An overview of the one of the country’s fastest growing sports. Includes a brief history and rules. Also a survey of the leading MMA organizations and profiles of several of the most famous fighters.

  • Publisher: Capstone
  • Series: World of Mixed Martial Arts
  • Year Published: 2009
  • Age Level: 8-13
  • Category:


If you are wondering where all the boxing fans have gone, here’s your answer. Mixed martial arts, best known as the sport of the Ultimate Fighting Championship (UFC) league, has ramped up in recent years, and this entry in the Velocity: The World of Mixed Martial Arts series is an ideal entry point. It begins with the fascinating story of Senator John McCain’s campaign to ban the sport, and how his partial success compelled leagues to institute additional rules. By the time the final page is turned, readers will be echoing the last words of any UFC loser: “I submit.” (ALA Booklist)

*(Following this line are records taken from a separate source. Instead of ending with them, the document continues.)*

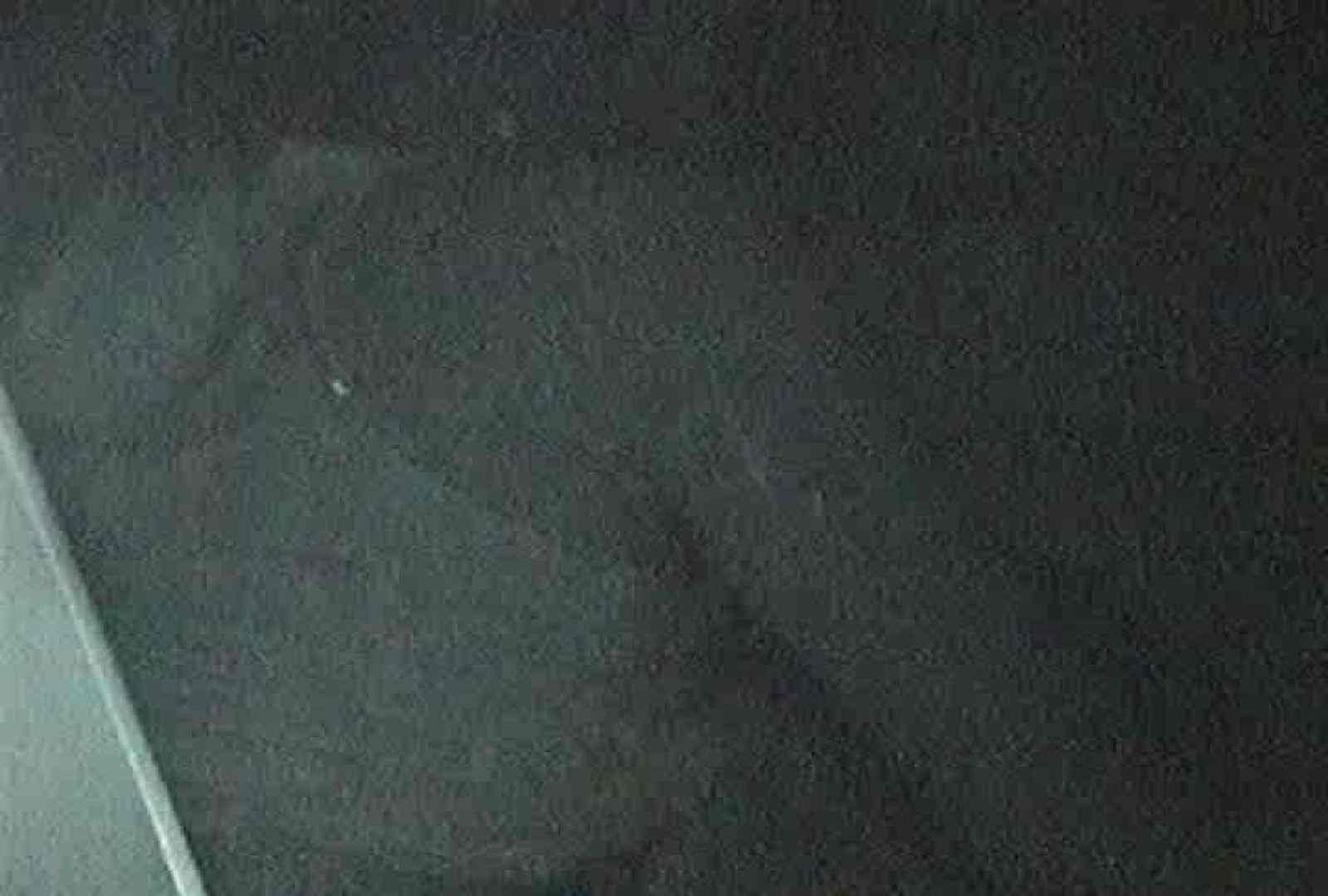 「充血監督」さんの深夜の運動会!! vol.067 OLの実態 | 熟女の実態  44pic 25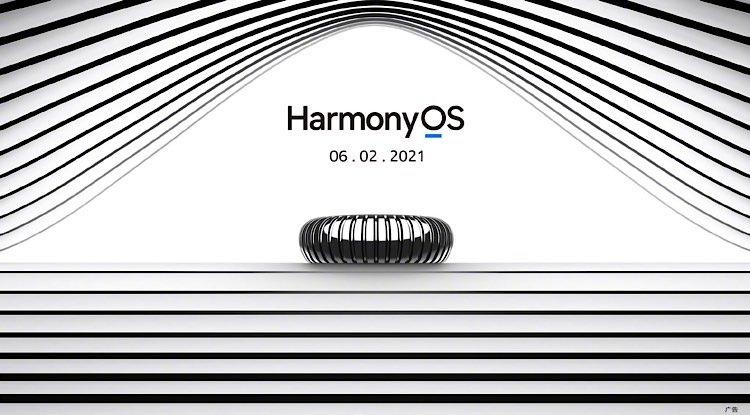 Harmony OS Huawei Watch 3 Teaser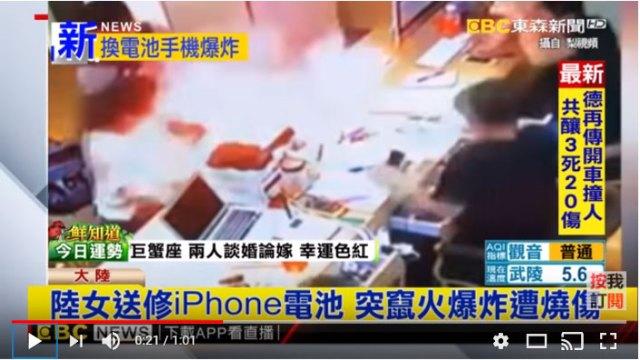 """【要注意】""""正規店"""" を名乗る店で iPhoneを電池交換に出したら爆発炎上 → Apple「補償はしません」→ その理由"""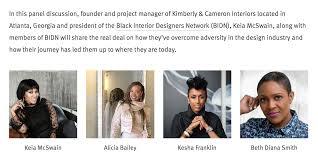 Black Female Interior Designers The Black Interior Designers Network Breaking The Mold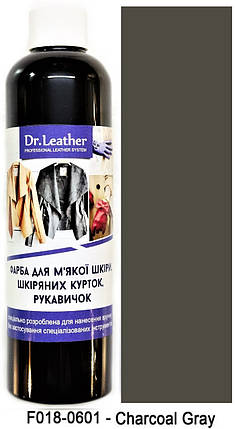 "Фарба для м'якої шкіри 250 мл.""Dr.Leather"" Touch Up Pigment Charcoal Gray, фото 2"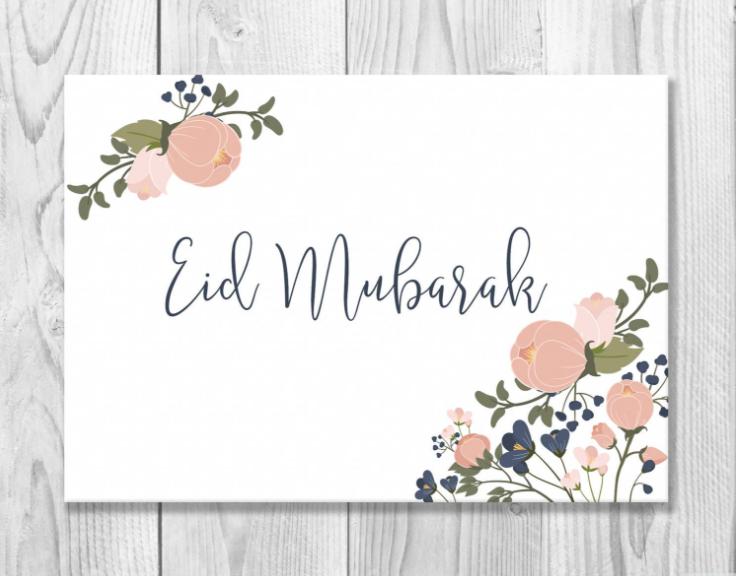 Happy Eid Mubarak Card 5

This series stands out for its exciting subject matter that has been popularized on television but that is not prevalent in material for this audience. Covering history, skills, basic rules, and greatest fights, Whiting provides information in fact boxes and in short bursts of text. Dramatic camera angles show sweating, bloody kickboxers, and cagefighters from just outside the ring. The black, red, and gold palette reflects the intensity of this sport that is often considered violent. The uninitiated will learn new vocabulary and that Mixed Martial Arts (MMA) is comprised of pankration, wrestling, and boxing. The author also discusses how politics has entered into the viewing of competitions on network and pay-per-view television. Fans of the sport will be mesmerized by these books. (School Library Journal)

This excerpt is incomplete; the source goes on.